TASK INSTRUCTIONS:
Render the lines below as a JSON list of strings, one string per line, skipping any blank lines.

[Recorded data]

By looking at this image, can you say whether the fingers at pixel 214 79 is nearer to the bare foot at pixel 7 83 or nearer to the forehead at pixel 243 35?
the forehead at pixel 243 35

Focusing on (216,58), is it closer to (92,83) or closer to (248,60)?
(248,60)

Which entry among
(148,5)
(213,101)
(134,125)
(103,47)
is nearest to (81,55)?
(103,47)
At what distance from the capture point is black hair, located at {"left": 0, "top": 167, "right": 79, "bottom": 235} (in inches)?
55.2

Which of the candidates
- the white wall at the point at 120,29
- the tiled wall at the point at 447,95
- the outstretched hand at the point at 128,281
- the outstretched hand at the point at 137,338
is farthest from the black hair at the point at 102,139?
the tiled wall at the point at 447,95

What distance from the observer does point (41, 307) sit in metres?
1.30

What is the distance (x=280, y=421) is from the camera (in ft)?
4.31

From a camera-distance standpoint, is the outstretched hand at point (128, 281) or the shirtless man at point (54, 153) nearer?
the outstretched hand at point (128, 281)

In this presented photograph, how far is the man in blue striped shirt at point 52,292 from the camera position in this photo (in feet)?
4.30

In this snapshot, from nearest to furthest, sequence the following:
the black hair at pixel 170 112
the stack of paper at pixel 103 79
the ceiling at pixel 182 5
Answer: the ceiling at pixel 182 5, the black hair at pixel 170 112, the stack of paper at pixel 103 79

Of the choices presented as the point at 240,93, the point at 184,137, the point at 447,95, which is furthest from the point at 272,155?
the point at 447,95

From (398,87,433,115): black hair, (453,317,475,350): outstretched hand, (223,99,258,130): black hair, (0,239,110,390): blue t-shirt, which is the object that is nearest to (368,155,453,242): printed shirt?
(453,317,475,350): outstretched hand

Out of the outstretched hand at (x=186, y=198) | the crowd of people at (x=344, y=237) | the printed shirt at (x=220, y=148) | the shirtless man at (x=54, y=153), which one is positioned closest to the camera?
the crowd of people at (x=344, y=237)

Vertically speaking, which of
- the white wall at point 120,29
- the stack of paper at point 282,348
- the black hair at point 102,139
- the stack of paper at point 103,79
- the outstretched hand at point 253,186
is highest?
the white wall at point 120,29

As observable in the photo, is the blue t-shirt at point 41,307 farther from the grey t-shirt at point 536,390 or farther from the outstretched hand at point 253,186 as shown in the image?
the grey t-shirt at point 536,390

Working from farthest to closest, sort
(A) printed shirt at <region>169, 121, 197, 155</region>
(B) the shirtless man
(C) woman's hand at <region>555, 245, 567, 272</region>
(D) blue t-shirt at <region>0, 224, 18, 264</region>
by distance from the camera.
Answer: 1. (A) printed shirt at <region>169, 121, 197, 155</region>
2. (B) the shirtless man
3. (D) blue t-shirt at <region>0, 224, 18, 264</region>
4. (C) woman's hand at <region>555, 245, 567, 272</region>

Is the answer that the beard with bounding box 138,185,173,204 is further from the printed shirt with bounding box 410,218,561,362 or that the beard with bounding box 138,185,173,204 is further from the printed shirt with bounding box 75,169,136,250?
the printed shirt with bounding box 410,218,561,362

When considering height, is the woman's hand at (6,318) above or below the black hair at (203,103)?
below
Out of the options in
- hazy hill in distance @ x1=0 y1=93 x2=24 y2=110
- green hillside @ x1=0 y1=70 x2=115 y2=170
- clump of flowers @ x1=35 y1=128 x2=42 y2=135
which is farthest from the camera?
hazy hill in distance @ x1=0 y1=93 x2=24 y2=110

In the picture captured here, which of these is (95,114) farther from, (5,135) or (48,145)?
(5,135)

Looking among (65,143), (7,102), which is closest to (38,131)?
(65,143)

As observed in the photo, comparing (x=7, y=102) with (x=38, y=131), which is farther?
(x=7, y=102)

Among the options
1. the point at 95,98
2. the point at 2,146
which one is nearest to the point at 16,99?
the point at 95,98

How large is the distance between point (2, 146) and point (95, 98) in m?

EXERCISE RESPONSE:
[
  "By looking at this image, can you say whether the fingers at pixel 214 79 is nearer to the bare foot at pixel 7 83 or nearer to the forehead at pixel 243 35?",
  "the forehead at pixel 243 35",
  "Focusing on (216,58), is it closer to (92,83) or closer to (248,60)?",
  "(248,60)",
  "Which entry among",
  "(148,5)",
  "(213,101)",
  "(134,125)",
  "(103,47)",
  "is nearest to (81,55)?",
  "(103,47)",
  "At what distance from the capture point is black hair, located at {\"left\": 0, \"top\": 167, \"right\": 79, \"bottom\": 235} (in inches)?",
  "55.2",
  "Which of the candidates",
  "- the white wall at the point at 120,29",
  "- the tiled wall at the point at 447,95",
  "- the outstretched hand at the point at 128,281",
  "- the outstretched hand at the point at 137,338",
  "is farthest from the black hair at the point at 102,139?",
  "the tiled wall at the point at 447,95",
  "What distance from the observer does point (41, 307) sit in metres?",
  "1.30",
  "What is the distance (x=280, y=421) is from the camera (in ft)?",
  "4.31",
  "From a camera-distance standpoint, is the outstretched hand at point (128, 281) or the shirtless man at point (54, 153) nearer?",
  "the outstretched hand at point (128, 281)",
  "In this presented photograph, how far is the man in blue striped shirt at point 52,292 from the camera position in this photo (in feet)?",
  "4.30",
  "In this snapshot, from nearest to furthest, sequence the following:",
  "the black hair at pixel 170 112",
  "the stack of paper at pixel 103 79",
  "the ceiling at pixel 182 5",
  "Answer: the ceiling at pixel 182 5, the black hair at pixel 170 112, the stack of paper at pixel 103 79",
  "Of the choices presented as the point at 240,93, the point at 184,137, the point at 447,95, which is furthest from the point at 272,155?",
  "the point at 447,95",
  "From (398,87,433,115): black hair, (453,317,475,350): outstretched hand, (223,99,258,130): black hair, (0,239,110,390): blue t-shirt, which is the object that is nearest to (368,155,453,242): printed shirt?",
  "(453,317,475,350): outstretched hand",
  "Out of the outstretched hand at (x=186, y=198) | the crowd of people at (x=344, y=237) | the printed shirt at (x=220, y=148) | the shirtless man at (x=54, y=153), which one is positioned closest to the camera?",
  "the crowd of people at (x=344, y=237)",
  "Vertically speaking, which of",
  "- the white wall at point 120,29",
  "- the stack of paper at point 282,348",
  "- the black hair at point 102,139",
  "- the stack of paper at point 103,79",
  "- the outstretched hand at point 253,186",
  "is highest?",
  "the white wall at point 120,29",
  "As observable in the photo, is the blue t-shirt at point 41,307 farther from the grey t-shirt at point 536,390 or farther from the outstretched hand at point 253,186 as shown in the image?",
  "the grey t-shirt at point 536,390",
  "Working from farthest to closest, sort",
  "(A) printed shirt at <region>169, 121, 197, 155</region>",
  "(B) the shirtless man",
  "(C) woman's hand at <region>555, 245, 567, 272</region>",
  "(D) blue t-shirt at <region>0, 224, 18, 264</region>",
  "by distance from the camera.",
  "Answer: 1. (A) printed shirt at <region>169, 121, 197, 155</region>",
  "2. (B) the shirtless man",
  "3. (D) blue t-shirt at <region>0, 224, 18, 264</region>",
  "4. (C) woman's hand at <region>555, 245, 567, 272</region>",
  "Is the answer that the beard with bounding box 138,185,173,204 is further from the printed shirt with bounding box 410,218,561,362 or that the beard with bounding box 138,185,173,204 is further from the printed shirt with bounding box 75,169,136,250?",
  "the printed shirt with bounding box 410,218,561,362",
  "When considering height, is the woman's hand at (6,318) above or below the black hair at (203,103)?",
  "below",
  "Out of the options in",
  "- hazy hill in distance @ x1=0 y1=93 x2=24 y2=110",
  "- green hillside @ x1=0 y1=70 x2=115 y2=170",
  "- clump of flowers @ x1=35 y1=128 x2=42 y2=135",
  "which is farthest from the camera?",
  "hazy hill in distance @ x1=0 y1=93 x2=24 y2=110",
  "In the picture captured here, which of these is (95,114) farther from, (5,135) or (48,145)?",
  "(5,135)",
  "Looking among (65,143), (7,102), which is closest to (38,131)?",
  "(65,143)",
  "As observed in the photo, comparing (x=7, y=102) with (x=38, y=131), which is farther?",
  "(x=7, y=102)",
  "Among the options",
  "1. the point at 95,98",
  "2. the point at 2,146",
  "which one is nearest to the point at 16,99?",
  "the point at 95,98",
  "How large is the distance between point (2, 146) and point (95, 98) in m?"
]